◆ Written request ◆
Can you copy out, word for word, the lines running from the one that contains "How far from the camera" up to and including the final line?

◆ Extracted entries ◆

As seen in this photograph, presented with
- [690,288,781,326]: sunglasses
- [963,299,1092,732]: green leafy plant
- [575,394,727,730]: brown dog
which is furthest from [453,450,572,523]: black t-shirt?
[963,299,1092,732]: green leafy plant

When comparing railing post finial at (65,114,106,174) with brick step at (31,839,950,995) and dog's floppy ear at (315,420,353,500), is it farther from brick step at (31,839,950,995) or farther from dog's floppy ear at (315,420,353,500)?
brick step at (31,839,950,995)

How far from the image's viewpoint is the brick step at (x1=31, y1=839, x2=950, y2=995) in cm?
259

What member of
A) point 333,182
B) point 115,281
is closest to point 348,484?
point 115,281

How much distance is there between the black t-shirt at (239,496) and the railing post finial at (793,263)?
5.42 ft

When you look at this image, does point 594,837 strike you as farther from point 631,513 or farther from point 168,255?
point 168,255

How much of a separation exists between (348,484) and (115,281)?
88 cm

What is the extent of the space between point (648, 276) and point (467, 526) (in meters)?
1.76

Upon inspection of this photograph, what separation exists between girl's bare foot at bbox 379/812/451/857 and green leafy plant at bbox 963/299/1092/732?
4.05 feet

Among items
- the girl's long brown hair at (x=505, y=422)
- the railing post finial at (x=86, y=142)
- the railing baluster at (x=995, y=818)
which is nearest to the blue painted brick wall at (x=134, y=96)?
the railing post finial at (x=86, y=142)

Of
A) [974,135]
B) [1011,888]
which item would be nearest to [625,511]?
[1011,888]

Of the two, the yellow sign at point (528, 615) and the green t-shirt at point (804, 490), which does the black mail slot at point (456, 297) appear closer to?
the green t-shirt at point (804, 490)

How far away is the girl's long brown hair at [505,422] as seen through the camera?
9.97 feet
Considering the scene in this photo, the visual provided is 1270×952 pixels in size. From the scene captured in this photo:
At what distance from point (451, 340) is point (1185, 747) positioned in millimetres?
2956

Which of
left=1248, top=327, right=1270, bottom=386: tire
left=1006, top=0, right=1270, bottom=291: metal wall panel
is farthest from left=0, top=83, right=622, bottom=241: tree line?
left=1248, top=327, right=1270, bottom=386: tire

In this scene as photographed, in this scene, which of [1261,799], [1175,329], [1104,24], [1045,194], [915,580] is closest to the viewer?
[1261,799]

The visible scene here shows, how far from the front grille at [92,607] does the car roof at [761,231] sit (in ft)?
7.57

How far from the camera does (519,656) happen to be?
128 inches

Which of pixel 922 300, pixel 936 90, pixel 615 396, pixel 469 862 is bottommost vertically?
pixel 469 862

◆ Answer for this exercise ◆
How far from the camera does (519,656) happen to be?
128 inches

Which of pixel 922 300, pixel 936 90, pixel 615 396, pixel 469 862 is bottommost vertically?
pixel 469 862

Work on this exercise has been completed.